Vas Narasimhans Abwesenheit irritiert auch deshalb, weil der 47-Jährige laut Mitteilung für das vergangene Jahr ein Gehalt von satten 16,2 Millionen Franken erhält. Das ist fast doppelt so viel wie im Vorjahr und toppt auch die meisten anderen CEO-Gehälter der Schweiz. Bislang hatte der frühere Roche-Chef Severin Schwan mit zuletzt knapp 16 Millionen Franken Jahresgehalt meist den Spitzenplatz eingenommen.

Großverdiener: Novartis-Chef Vas Narasimhan, hier beim Weltwirtschaftsforum in Davos. (Foto: DENIS BALIBOUSE/REUTERS)

Novartis begründet den Gehaltssprung für den Konzernleiter mit dessen "sehr starker Performance" im vergangenen Jahr - und schreibt im Jahresbericht zudem, dass es das wohl noch nicht gewesen sei. Man habe festgestellt, dass Novartis seine Manager im Branchenvergleich eher unterdurchschnittlich bezahle. Um sich weiterhin die besten Talente sichern zu können, wolle Novartis in diesem Bereich "wettbewerbsfähiger" werden. Man darf sich also auf noch höhere Gehälter in den kommenden Jahren gefasst machen.

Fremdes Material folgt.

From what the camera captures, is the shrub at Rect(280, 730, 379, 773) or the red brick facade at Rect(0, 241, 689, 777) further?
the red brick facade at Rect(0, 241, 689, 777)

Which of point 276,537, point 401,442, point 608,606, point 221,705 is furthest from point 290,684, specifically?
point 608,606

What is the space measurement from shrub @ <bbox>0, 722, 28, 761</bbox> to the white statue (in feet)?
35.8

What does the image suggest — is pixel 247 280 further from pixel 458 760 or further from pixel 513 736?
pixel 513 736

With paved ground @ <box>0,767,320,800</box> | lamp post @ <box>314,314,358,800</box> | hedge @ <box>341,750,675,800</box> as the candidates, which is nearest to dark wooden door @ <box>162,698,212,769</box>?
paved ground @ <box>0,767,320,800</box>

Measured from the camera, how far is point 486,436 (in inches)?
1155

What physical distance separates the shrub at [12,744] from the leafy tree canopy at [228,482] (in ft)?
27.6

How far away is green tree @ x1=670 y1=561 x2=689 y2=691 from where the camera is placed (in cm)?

Was wiederum in deutlichem Kontrast steht zu den Gerüchten, die vor einiger Zeit über den Novartis-Boss im Umlauf waren. Gemäß Informationen der NZZ am Sonntag soll der Verwaltungsrat im Jahr 2022 bereits auf der Suche nach Ersatz für Vas Narasimhan gewesen sein; im selben Jahr musste der Chef sogar eine Gehaltskürzung um ein Viertel hinnehmen.

Jetzt, mehr als ein Jahr später, dürfte sich die Lage für Narasimhan endgültig entspannt haben. Zwar nicht live, aber gemäß Mitteilung spricht er vom "bedeutenden Umsatzpotenzial" neuer Produktkandidaten und von der "starken Performance unserer wichtigsten Wachstumstreiber". Der Konzernleiter verlängert deshalb seine Prognose und stellt neuerdings bis 2028 statt bis 2027 ein Umsatzwachstum von durchschnittlich fünf Prozent in Aussicht. Die Gewinnmarge soll bis 2027 auf mehr als 40 Prozent steigen.